Q: A concern often mentioned when discussing mobile payments stem from customer safety and security? Firstly, do you feel these concerns are justified, and secondly, what strategies do you think can be put in place to solidify the process and ease consumer fears?
A: Incidents of hacking and internet security breaches appear on a regular basis, and companies would be doomed to fail if we did not take it seriously. Many online firms ask consumers for personal details, such as credit card, bank details, home address etc, all of which could have disastrous consequences for the consumer if not held securely.
The solution that we’ve found is not to hold any of that information at all; instead we rely on the systems which hold all this information, such as banks, credit card companies, or mobile carriers. We link directly to them and extract the information we need for each transaction. We do not keep it, so customers using our service know that all their personal information is maintained within the companies who have it already and have kept it secure for many years.
Q: How do you see the role of mobile payments in the industry developing in the future, and what are the trends that retailers should look out for in the coming years?
A: Consumers today have a number of places they are comfortable with their finances being managed, typically the banks, credit card companies, or cash under the bed. In the medium to long term it is unlikely that this will change. Consumers also need to purchase items from a number of places, namely web sites, mobile apps, app stores, shops etc. The trick for the industry is to enable consumers to use the methods of finance with which they are comfortable, but use an interface which is useful in all the places they need funds. This will enable consumers to manage their various sources of finance, and use their money in any of the various sales outlets they use. In the long term the industry will consolidate around companies who can achieve this, however safe guarding the money under the bed may take a little longer.
Retailers are going to see people wanting to use more than just a method of payment or bank account, and this includes mobile phone billing and utility billing. What they don’t want is a difference experience for each, or an entirely different service which they have to sign up to.

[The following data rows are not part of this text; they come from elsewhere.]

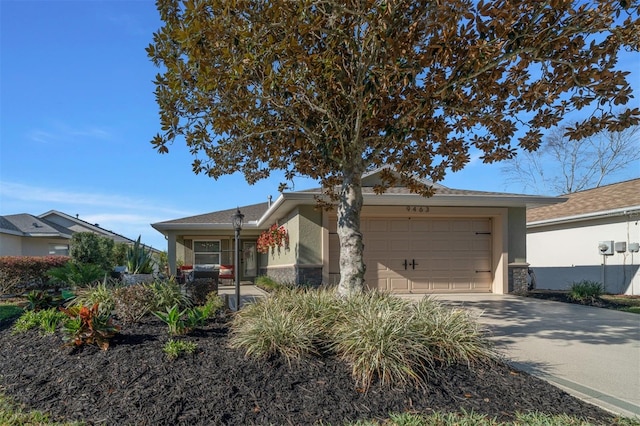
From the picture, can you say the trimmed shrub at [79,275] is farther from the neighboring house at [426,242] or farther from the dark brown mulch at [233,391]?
the neighboring house at [426,242]

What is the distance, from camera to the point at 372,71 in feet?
18.0

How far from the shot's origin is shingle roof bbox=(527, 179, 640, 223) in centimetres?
1484

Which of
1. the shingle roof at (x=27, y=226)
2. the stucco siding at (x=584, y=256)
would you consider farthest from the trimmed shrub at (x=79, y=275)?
the stucco siding at (x=584, y=256)

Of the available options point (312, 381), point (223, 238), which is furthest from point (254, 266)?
point (312, 381)

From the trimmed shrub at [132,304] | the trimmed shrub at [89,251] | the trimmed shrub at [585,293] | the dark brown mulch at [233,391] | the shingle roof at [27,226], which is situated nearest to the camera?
the dark brown mulch at [233,391]

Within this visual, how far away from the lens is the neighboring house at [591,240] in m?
14.1

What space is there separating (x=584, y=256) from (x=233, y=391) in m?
15.9

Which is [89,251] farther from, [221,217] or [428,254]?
[428,254]

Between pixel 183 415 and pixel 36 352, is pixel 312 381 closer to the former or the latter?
pixel 183 415

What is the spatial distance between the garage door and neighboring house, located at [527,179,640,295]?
339 centimetres

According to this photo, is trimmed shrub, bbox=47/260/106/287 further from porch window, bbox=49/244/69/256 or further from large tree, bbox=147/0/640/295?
porch window, bbox=49/244/69/256

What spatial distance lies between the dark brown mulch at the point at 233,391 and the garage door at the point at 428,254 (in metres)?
7.80

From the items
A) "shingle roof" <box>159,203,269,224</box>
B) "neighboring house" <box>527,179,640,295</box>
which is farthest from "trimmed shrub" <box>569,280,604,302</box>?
"shingle roof" <box>159,203,269,224</box>

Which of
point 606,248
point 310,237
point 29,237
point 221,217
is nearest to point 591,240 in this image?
point 606,248
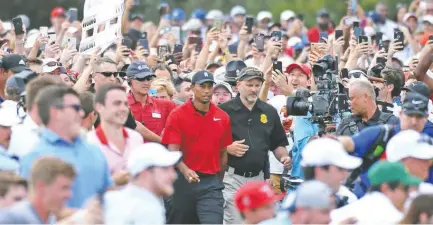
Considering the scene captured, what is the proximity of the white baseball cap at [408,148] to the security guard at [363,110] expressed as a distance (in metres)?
2.59

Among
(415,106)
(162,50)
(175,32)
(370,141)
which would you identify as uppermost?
(415,106)

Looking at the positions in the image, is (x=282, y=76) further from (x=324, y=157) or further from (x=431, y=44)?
(x=324, y=157)

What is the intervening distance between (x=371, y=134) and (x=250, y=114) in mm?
3557

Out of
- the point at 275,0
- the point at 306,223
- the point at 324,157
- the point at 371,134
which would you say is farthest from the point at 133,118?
the point at 275,0

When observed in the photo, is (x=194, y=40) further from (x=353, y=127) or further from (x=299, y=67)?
(x=353, y=127)

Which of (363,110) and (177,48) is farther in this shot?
(177,48)

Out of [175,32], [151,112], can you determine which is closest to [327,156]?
[151,112]

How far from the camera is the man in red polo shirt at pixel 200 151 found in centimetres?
1579

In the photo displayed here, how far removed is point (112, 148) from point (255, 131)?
4143mm

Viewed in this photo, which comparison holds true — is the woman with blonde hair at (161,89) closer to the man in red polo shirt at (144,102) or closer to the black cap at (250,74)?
the man in red polo shirt at (144,102)

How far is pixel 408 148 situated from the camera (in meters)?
12.4

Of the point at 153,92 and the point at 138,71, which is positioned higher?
the point at 138,71

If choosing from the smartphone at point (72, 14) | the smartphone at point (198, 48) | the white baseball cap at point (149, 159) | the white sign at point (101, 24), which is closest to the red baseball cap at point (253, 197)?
the white baseball cap at point (149, 159)

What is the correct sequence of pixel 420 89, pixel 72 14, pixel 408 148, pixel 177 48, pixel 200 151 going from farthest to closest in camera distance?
pixel 72 14, pixel 177 48, pixel 420 89, pixel 200 151, pixel 408 148
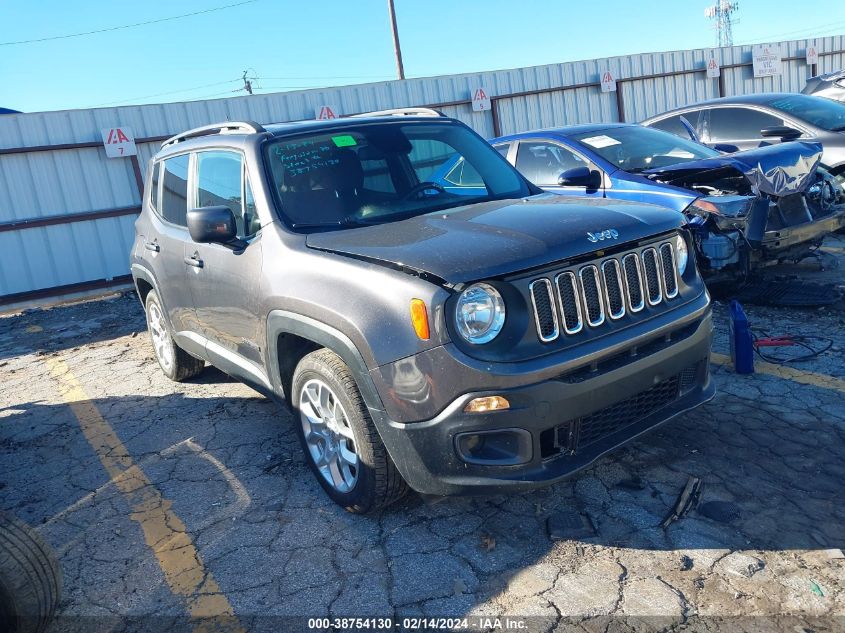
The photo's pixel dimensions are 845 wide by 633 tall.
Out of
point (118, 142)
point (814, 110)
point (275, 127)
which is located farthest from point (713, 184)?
point (118, 142)

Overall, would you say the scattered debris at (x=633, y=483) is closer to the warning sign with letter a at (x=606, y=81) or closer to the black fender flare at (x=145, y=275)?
the black fender flare at (x=145, y=275)

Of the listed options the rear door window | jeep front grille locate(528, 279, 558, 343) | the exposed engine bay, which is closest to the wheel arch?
the rear door window

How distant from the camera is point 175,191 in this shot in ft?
16.3

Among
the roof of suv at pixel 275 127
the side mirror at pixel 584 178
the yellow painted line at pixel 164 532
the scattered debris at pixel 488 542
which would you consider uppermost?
the roof of suv at pixel 275 127

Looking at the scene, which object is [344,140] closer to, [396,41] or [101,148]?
[101,148]

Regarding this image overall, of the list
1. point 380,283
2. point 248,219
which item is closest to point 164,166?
point 248,219

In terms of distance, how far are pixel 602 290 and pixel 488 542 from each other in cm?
123

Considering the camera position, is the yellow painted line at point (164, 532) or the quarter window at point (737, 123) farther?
the quarter window at point (737, 123)

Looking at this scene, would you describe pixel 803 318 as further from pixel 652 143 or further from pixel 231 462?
pixel 231 462

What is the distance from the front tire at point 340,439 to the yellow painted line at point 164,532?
0.71 metres

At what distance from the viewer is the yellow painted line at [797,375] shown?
437cm

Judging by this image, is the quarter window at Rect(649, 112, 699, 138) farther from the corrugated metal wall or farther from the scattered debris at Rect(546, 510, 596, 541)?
the scattered debris at Rect(546, 510, 596, 541)

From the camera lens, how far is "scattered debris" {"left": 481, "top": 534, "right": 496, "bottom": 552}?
3061 mm

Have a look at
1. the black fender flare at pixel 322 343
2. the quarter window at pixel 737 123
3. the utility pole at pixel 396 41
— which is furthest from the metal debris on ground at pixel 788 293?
the utility pole at pixel 396 41
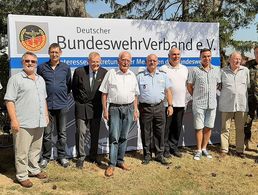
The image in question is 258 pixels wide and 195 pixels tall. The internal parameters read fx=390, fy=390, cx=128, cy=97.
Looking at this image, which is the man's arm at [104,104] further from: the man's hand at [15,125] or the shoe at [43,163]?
the man's hand at [15,125]

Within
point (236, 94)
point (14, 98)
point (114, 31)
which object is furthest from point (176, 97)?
point (14, 98)

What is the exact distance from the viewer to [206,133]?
23.2ft

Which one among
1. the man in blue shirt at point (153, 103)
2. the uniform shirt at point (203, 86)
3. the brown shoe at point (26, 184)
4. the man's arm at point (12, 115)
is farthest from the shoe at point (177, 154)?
the man's arm at point (12, 115)

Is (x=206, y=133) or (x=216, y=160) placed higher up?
(x=206, y=133)

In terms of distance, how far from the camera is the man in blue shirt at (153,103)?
6.26 metres

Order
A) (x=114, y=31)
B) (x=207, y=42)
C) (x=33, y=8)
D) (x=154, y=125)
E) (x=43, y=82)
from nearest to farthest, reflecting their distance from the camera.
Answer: (x=43, y=82) → (x=154, y=125) → (x=114, y=31) → (x=207, y=42) → (x=33, y=8)

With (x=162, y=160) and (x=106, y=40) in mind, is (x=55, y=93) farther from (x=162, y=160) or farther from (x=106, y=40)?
(x=162, y=160)

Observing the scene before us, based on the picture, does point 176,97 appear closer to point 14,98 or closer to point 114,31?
point 114,31

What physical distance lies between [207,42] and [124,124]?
113 inches

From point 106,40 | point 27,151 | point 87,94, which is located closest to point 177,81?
point 106,40

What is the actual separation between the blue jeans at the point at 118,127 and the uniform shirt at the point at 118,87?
0.13 meters

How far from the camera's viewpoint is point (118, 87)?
19.2ft

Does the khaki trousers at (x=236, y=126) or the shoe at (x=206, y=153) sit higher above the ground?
the khaki trousers at (x=236, y=126)

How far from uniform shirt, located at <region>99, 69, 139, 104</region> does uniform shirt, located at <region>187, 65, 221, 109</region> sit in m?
1.36
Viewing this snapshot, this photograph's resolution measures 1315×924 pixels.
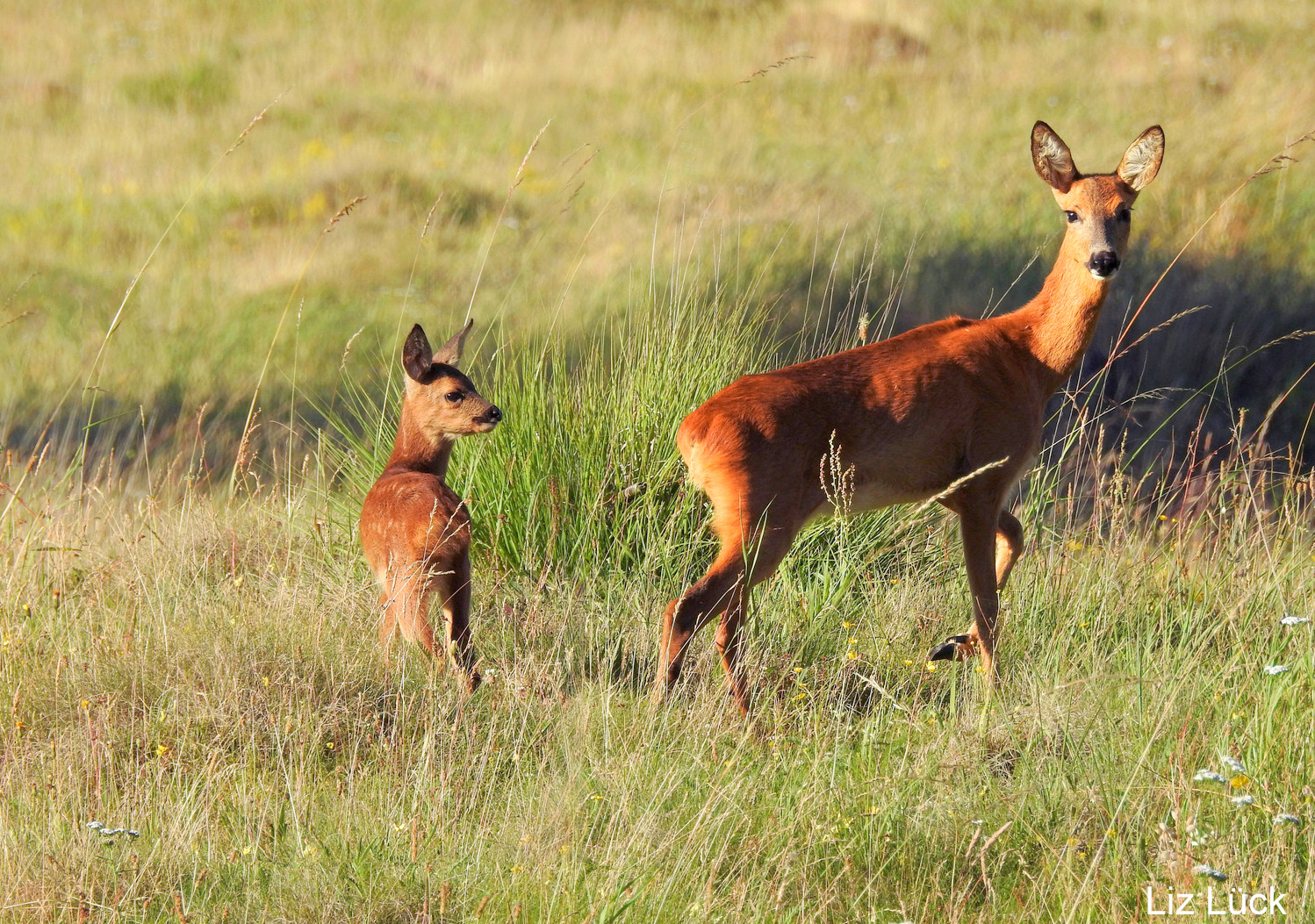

There has been a headlong rush recently to make spending money as easy as possible with one-click payment online becoming the commonly heard mantra. However, there is often a trade off which results in less security, or utility. For example, contactless cards sound great, but they are no longer PIN protected, and have a £15 limit. It’s only a matter of time before online payment methods start to move into the offline world; in Korea they have been using the Bar Tong app for the last three years, to enable people to make payments in stores via a barcode which is then charged direct to their mobile phone bill. Over 30,000 people are using this service today.
Q: Finally, how does Danal separate itself from others in such a competitive industry?
A: After twelve years of direct to mobile experience we believe we have a proven technology solution to mobile payments. Rather than PSMS, we use direct to bill technology, which allows our platform to process transactions at the same level of security as the banks. We plug into existing, secure systems, without holding any of the payment details to ensure that we are the low risk technology of choice for any financial institution, carrier or merchant
Danal now has partnerships with some of the world’s largest mobile operators. They can trust us to operate through their services and we hope that resonates through to consumers who are weary of paying by mobile.